Thirty years later, the current Astronauts Memorial Foundation Chair and foundation progenitors share their memories of the organization, as well as hopes for the future of space exploration.

“My mother and I attended the dedication of the Memorial 30 years ago and I remember it as being a beautiful and emotional day,” said Chair Sheryl Chaffee, who is the first honoree family member to lead the Board of Directors.

“Since then, the Astronauts Memorial Foundation has grown to include educating students, teachers and the public about our fallen astronauts and space exploration.
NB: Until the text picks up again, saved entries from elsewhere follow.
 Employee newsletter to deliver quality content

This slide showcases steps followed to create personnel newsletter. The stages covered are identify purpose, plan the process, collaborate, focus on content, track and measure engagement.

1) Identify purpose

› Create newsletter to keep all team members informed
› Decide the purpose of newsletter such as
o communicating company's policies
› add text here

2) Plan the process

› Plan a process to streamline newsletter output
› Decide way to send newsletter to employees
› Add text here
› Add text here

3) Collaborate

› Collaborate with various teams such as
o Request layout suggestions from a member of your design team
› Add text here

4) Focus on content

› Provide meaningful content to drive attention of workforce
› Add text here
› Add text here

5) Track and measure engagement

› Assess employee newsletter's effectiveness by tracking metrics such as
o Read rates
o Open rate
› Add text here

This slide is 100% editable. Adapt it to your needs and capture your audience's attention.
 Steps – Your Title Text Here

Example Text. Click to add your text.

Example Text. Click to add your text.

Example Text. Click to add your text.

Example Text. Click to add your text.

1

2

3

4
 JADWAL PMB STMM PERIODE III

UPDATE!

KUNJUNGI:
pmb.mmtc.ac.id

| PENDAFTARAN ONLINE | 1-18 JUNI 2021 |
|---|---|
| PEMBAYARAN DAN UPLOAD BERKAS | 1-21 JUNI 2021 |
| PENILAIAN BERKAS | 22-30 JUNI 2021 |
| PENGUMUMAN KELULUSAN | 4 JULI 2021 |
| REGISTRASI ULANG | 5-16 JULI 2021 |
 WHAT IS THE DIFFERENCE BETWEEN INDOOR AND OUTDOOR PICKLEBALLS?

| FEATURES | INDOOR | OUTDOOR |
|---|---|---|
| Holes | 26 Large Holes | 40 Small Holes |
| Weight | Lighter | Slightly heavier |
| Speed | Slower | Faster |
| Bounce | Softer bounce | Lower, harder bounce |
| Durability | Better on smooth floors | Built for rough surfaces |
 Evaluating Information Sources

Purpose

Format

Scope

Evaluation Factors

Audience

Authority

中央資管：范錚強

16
I am so proud of the Foundation’s achievements and confident in our continued mission success.”

Her late father is Roger B. Chaffee, Pilot One of the tragic Apollo 1 fire in 1967.

Apollo 1 Crew (L-R): Virgil I. Grissom, Edward H. White, Roger B. Chaffee (NASA Image)

Too modest to declare, himself; however, by most accounts the mastermind from concept to groundbreaking―Architect Alan Helman tenaciously championed the development of the Space Mirror Memorial, as well as the Foundation’s “living memorial,” the Center for Space Education.

“I have a sense of pride in the State of Florida,” Helman said 30 years ago.

“Without the (honoree) families and without the 450,000 Challenger tag owners, the Memorial could not have been realized.”

Helman stands by those words today and encourages continued support of the Mission to inspire our bourgeoning youth during this space renaissance.

Randy Berridge, an inaugural board member and current Advisor, said “AMF founder Alan Helman’s vision was to have a memorial to honor fallen astronauts and to have a center for space education to ‘teach the teachers.’ It is truly heartwarming to witness that that vision is alive and well!”

The Space Mirror is more than 42 feet high and 50 feet wide. It is constructed of 90 mirror-finished granite panels and there are 80, 5-foot x 5-foot and 10 half-sized panels.

Each full panel is two inches thick and weighs 500 pounds. What began as 14 etched honoree names in granite in 1991, has sadly expanded to 25.

Our astronaut heroes will forever be remembered.